Extrait >>
Ce texte ne prétend pas écrire l’histoire depuis 1945, mais tente de dégager une ligne-force dans les actions apparemment chaotiques des puissances.
Dès la fin de la seconde guerre mondiale, en Chine, Indochine, Algérie, Afrique, Amérique latine, pour la plupart les peuples du monde ont dû prendre les armes pour se libérer. Et affronter des guerres coloniales féroces.
Dans la foulée, les colonisateurs ont souvent réussi à ce qu’un de leurs relais arrive bientôt au pouvoir, dans ces jeunes Etats. https://www.mediapart.fr/journal/culture-idees/131016/au-cameroun-la-guerre-qui-enfanta-la-francafrique. Réalités de la décolonisation ; lire « Kamerun, une guerre cachée, aux origines de la Françafrique. 1948-1971".
En Europe, les USA ont agi en sous-main pour installer au pouvoir des dictatures fascistes en Grèce, Espagne et Portugal sur des peuples jugés plus aventureux.
Au long des années 60 et 70, les Mai 68 se sont développés dans les métropoles du monde. Bien plus que les révoltes étudiantes largement racontées, mais peu médiatisées, de vastes initiatives populaires se sont développées, imposant de nouveaux droits, de nouveaux modes de vie. Dans les usines d’importantes luttes autogérées hors cadre syndical, se sont développées, selon des modalités nouvelles.
Riposte : robotisation et délocalisation des usines. Les emplois salariés restants sont massivement détruits, pour une part remplacés par la sous-traitance auprès d’auto employeurs démunis de protection sociale.
Années 80 : le mouvement d’émancipation gagne les banlieues des villes. Effervescence d’initiatives pour prendre en main son avenir. Marche pour la dignité.
Ripostes : en ouvrant les portes aux imams du Golfe qui débarquent pour imposer les règles de vie imposées dans ces pays, imposer un islam fermé sur des rites destinés à enfermer "les musulmans" dans une communauté repliée sur elle-même, défie le principe de laïcité (Je ne désigne pas là des comportements individuels à motivations diverses, mais l'oeuvre de structures religieuses qui agissent dans des stratégies d'affrontements). Puis l’Etat réduit sa présence dans les banlieues, ne maintenant que les écoles abandonnées à elles-mêmes et la police qui expérimente ses propres stratégies.

Énoncé 1 >> D'après l'extrait, dans quels pays d'Europe les USA ont-ils agi en sous-main pour installer des dictatures fascistes ?
Énoncé 2 >> Recopiez à l'identique les lignes des enregistrements, en commençant par celle qui contient « At what range » et en terminant par celle qui contient « 1187 centimetres ».
L'extrait et les enregistrements n'ont aucun lien entre eux.

Lignes de données >>
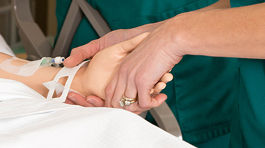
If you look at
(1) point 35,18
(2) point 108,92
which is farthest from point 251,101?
(1) point 35,18

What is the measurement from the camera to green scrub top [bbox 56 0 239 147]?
1.13m

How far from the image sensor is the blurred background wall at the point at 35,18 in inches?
123

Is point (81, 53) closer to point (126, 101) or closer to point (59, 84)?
point (59, 84)

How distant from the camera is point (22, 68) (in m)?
1.03

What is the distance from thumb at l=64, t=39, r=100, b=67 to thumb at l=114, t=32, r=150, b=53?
14cm

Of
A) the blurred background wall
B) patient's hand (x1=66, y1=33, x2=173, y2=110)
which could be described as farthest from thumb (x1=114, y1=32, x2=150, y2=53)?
the blurred background wall

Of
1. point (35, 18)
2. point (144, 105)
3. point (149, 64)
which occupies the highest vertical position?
point (149, 64)

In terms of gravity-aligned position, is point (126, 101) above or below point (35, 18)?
A: above

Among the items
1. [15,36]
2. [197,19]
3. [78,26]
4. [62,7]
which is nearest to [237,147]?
[197,19]

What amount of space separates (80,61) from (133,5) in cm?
31

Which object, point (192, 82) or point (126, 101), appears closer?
point (126, 101)

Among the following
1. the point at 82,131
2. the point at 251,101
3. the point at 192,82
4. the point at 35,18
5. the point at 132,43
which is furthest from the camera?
the point at 35,18

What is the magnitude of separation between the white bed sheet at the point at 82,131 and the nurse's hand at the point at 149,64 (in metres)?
0.19

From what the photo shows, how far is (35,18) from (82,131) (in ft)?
10.6
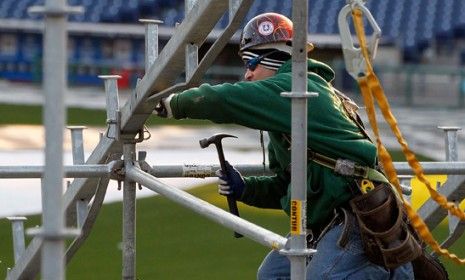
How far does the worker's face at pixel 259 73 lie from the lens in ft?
17.4

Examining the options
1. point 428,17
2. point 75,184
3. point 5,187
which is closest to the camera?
point 75,184

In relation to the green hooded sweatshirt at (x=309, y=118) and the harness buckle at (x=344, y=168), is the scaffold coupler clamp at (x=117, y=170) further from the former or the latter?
the harness buckle at (x=344, y=168)

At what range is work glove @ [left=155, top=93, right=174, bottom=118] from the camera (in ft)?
17.4

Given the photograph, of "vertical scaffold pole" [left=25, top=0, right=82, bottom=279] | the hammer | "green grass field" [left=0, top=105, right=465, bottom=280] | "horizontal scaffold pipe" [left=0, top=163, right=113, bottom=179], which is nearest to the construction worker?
the hammer

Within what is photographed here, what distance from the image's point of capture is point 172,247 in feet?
39.5

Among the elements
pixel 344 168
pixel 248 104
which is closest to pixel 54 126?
pixel 248 104

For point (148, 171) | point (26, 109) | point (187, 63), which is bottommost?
point (26, 109)

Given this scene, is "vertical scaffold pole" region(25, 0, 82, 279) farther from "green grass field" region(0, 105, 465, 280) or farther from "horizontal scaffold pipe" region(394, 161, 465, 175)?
"green grass field" region(0, 105, 465, 280)

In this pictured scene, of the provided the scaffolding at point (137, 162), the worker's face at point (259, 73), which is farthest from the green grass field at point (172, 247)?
the worker's face at point (259, 73)

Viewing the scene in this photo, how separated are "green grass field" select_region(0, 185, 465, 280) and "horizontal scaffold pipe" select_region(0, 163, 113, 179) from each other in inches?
175

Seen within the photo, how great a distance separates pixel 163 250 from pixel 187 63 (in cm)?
674

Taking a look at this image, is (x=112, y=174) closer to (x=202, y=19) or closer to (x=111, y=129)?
(x=111, y=129)

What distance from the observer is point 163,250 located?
1187 centimetres

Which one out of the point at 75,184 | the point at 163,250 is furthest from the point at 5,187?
the point at 75,184
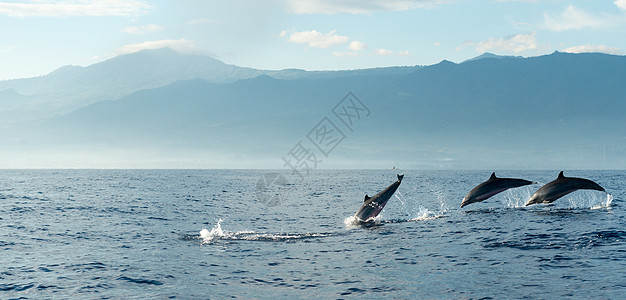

Corrigé 1 >> En Grèce, en Espagne et au Portugal.

Corrigé 2 >>
At what range is work glove @ [left=155, top=93, right=174, bottom=118] from the camera (in ft)?
17.4

Given the photograph, of "vertical scaffold pole" [left=25, top=0, right=82, bottom=279] | the hammer | "green grass field" [left=0, top=105, right=465, bottom=280] | "horizontal scaffold pipe" [left=0, top=163, right=113, bottom=179], which is nearest to the construction worker?
the hammer

Within what is photographed here, what distance from the image's point of capture is point 172,247 in feet?
39.5

Among the elements
pixel 344 168
pixel 248 104
which is closest to pixel 54 126?
pixel 248 104

For point (148, 171) | point (26, 109) | point (187, 63), which is bottommost?
point (26, 109)

Given this scene, is "vertical scaffold pole" region(25, 0, 82, 279) farther from "green grass field" region(0, 105, 465, 280) or farther from "horizontal scaffold pipe" region(394, 161, 465, 175)?
"green grass field" region(0, 105, 465, 280)

In this pictured scene, of the provided the scaffolding at point (137, 162), the worker's face at point (259, 73), which is farthest from the green grass field at point (172, 247)?
the worker's face at point (259, 73)

Viewing the scene in this photo, how separated are "green grass field" select_region(0, 185, 465, 280) and "horizontal scaffold pipe" select_region(0, 163, 113, 179) from each other in inches?
175

Seen within the photo, how great a distance separates pixel 163 250 from pixel 187 63 (in cm)?
674

Taking a look at this image, is (x=112, y=174) closer to (x=202, y=19) or closer to (x=111, y=129)?
(x=111, y=129)

What distance from the observer is point 163,250 located?
1187 centimetres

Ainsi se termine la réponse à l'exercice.